→ 原文:

***

DAGScheduler的stage划分算法总结:会从触发action操作的那个rdd开始反向解析,首先会为最后一个rdd创建一个stage,反向解析的时候，遇到窄依赖就把当前的rdd加入到Stage,遇到宽依赖就断开,将宽依赖的那个rdd创建一个新的stage，那个rdd就是这个stage最后一个rdd。依此类推,遍历所有RDD为止。

stage划分源码分析

// DAGScheduler的job调度的核心入口
  // stage划分总结
  // 1、从finalStage推断
  // 2、通过宽依赖,来进行新的stage的划分
  // 3、使用递归,优先提交父stage
  private[scheduler] def handleJobSubmitted(jobId: Int,
      finalRDD: RDD[_],
      func: (TaskContext, Iterator[_]) => _,
      partitions: Array[Int],
      allowLocal: Boolean,
      callSite: CallSite,
      listener: JobListener,
      properties: Properties = null)
  {
    // 使用触发job的最后一个rdd,创建finalStage
    var finalStage: Stage = null
    try {
      // New stage creation may throw an exception if, for example, jobs are run on a
      // HadoopRDD whose underlying HDFS files have been deleted.
      // 创建一个stage对象
      // 并且将stage加入DAGScheduler内部的内存缓存中
      finalStage = newStage(finalRDD, partitions.size, None, jobId, callSite)
    } catch {
      case e: Exception =>
        logWarning("Creating new stage failed due to exception - job: " + jobId, e)
        listener.jobFailed(e)

***

→ 已知信息:
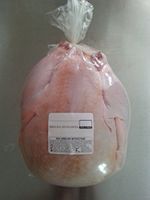 Poultry Shrink Bags 10"x10" (100pk) Zip Ties and Labels, 3 MIL, BPA/BPS Free, Freezer Safe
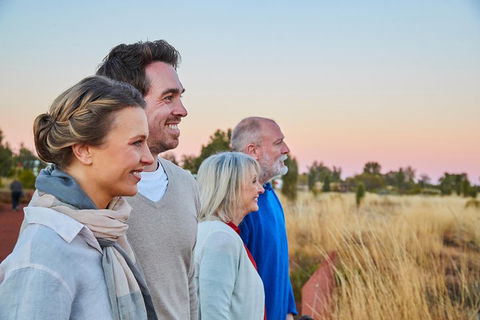 Ayers Rock 4 Tour Combo: Complete Uluru Base Walk At Sunrise, Valley Of The Winds At Sunrise, Kata Tjuta Sunset And Uluru Sunset - Tweed Heads Accommodation 5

***

→ 要做的事:
A. 原文中的英文注释“New stage creation may throw an exception if, for example, jobs are run on a HadoopRDD whose underlying HDFS files have been deleted.”译成中文是什么？
B. 请照抄原文中从“DAGScheduler的s”到“此类推,遍历所有RDD为止。”之间的部分，首尾两处都包括在内。
C. 原文中为什么要把创建finalStage的newStage调用放在try块里？

→ 书面回答:
A. 例如，如果作业运行在一个底层HDFS文件已被删除的HadoopRDD上，创建新的stage可能会抛出异常。

B.
DAGScheduler的stage划分算法总结:会从触发action操作的那个rdd开始反向解析,首先会为最后一个rdd创建一个stage,反向解析的时候，遇到窄依赖就把当前的rdd加入到Stage,遇到宽依赖就断开,将宽依赖的那个rdd创建一个新的stage，那个rdd就是这个stage最后一个rdd。依此类推,遍历所有RDD为止。

C. 因为创建新的stage可能抛出异常，例如作业运行在底层HDFS文件已被删除的HadoopRDD上时。一旦出现异常，代码会记录一条警告，并通过listener.jobFailed通知作业失败。